- LISTA DE EXERCÍCIOS
a) No texto sobre o pregão, qual lei federal estendeu a aplicação da nova modalidade aos Estados e Municípios?
b) Por favor, dê continuidade ao texto sobre o pregão a partir do ponto em que ele termina.

- BLOCO DE TEXTO
No mesmo sentido, Alice Gonzalez Borges escreveu que:

"Constitucionalmente, não pode a Medida Provisória dispor, em matéria pertinente à alteração das normas gerais existentes, somente para a Administração Federal, sem incorrer em grave violação de preceitos do Texto Maior.

Na medida em que altera, como efetivamente o faz, normas gerais de licitações e contratos administrativos em vigor, de abrangência nacional, logicamente há de ter aplicação também aos Estados, aos Municípios e ao Distrito Federal.

Demais disso, trata-se, no caso, de uma aplicação concreta do princípio constitucional da eficiência. Ora, ninguém mais que os Estados e Municípios necessitam da simplificação e agilização dos procedimentos licitatórios, com vistas à melhoria do atendimento de suas necessidades de serviço e à satisfação do interesse público em geral, de modo algum se justificando tal marginalização." [24]

Em virtude disso, houve uma proliferação de normas locais sobre o pregão, com a edição de leis e decretos para criar e regulamentar a nova modalidade no âmbito de Estados e Municípios, sendo relevante observar que várias dessas normas legais trouxeram soluções distintas para situações idênticas.

A edição da Lei Federal nº 10.520/02 veio a superar a questão, estendendo a aplicação da nova modalidade também aos Estados e Municípios.

A edição da Lei Federal nº 10.520/2002 conferiu maior segurança jurídica ao aplicador da norma, passando a ser o fundamento de validade das normas locais, porém não eliminou o debate em torno dos limites legislativos locais em matéria de licitação.

- REGISTROS APRESENTADOS

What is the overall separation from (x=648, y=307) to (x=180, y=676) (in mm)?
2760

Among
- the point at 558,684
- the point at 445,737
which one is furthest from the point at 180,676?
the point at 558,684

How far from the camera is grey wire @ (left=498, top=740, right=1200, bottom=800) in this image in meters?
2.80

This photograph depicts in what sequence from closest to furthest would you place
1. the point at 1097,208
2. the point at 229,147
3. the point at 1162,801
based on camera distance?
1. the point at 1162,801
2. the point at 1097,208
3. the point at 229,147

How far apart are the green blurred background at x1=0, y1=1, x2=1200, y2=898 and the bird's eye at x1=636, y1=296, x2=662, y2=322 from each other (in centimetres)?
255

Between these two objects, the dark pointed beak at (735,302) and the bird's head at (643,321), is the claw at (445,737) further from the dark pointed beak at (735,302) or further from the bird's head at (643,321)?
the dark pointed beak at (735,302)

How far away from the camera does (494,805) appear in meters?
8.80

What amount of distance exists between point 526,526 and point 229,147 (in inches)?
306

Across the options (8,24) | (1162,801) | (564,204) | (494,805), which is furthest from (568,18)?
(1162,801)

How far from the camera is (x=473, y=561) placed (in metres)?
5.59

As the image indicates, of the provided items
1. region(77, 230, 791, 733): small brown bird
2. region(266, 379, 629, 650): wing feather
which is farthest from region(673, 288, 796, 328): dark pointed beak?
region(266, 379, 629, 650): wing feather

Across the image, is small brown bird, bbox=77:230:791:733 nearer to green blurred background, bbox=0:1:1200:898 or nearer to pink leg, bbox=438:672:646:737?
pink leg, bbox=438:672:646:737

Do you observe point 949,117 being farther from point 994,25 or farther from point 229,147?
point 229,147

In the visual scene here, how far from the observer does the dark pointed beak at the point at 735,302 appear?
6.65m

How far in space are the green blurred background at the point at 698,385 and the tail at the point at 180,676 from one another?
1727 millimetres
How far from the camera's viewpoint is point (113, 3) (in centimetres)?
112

- RESPOSTAS EM ORDEM
a) A Lei Federal nº 10.520/02.

b)
Conforme afirma Vera Scarpinella:

"O tema é extremamente complexo. A afirmação de que normas gerais são aquelas que estruturam um dado assunto, formando suas bases fundamentais, permite a teorização a respeito do regime a ser dado às normas afinal qualificadas como gerais. Mas este esforço teórico não exclui outro – qual seja, o de identificar nas normas que se pretendem gerais aquilo que deve receber o regime próprio das normas gerais." [25]

A Lei Federal nº 10.520/2002, portanto, não pacificou a questão relacionada à edição de diversas normas locais, disciplinando de forma diversa a matéria.

A Lei Federal nº 8666/93 – denominada Estatuto Geral das Licitações – estabelece dois critérios que norteiam a escolha da modalidade licitatória adequada: (a) quanto ao valor do objeto, para concorrência, tomada de preços ou convite (art. 23), e (b) quanto a natureza do objeto, independente do valor, para leilão ou concurso (art. 22, §§ 4º e 5º).

Ocorre que essas modalidades licitatórias, previstas na Lei 8.666/93, em muitos casos, não conseguiram dar a celeridade desejável à atividade administrativa destinada ao processo de escolha de futuros contratantes. As grandes reclamações oriundas de órgãos administrativos centravam-se nos contratos menores ou de mais rápida conclusão, prejudicados pela excessiva burocracia do processo regular de licitação.

Desta forma, o pregão foi criado como modalidade adequada para a aquisição de bens e contratação de serviços comuns. [26]

Assim como para as modalidades de leilão e concurso, o emprego da modalidade pregão deverá ser efetuado de acordo com a natureza do objeto, independentemente do valor da contratação.

Considerações sobre o termo "bens e serviços comuns"

Para a verificação da viabilidade de adoção do pregão, é necessário, em primeiro lugar, definir o que são bens e serviços comuns.

Dispõe a Lei Federal nº 10.520/2002, em seu art. 1º:

"Art. 1º Para aquisição de bens e serviços comuns, poderá ser adotada a licitação na modalidade de pregão, que será regida por esta Lei.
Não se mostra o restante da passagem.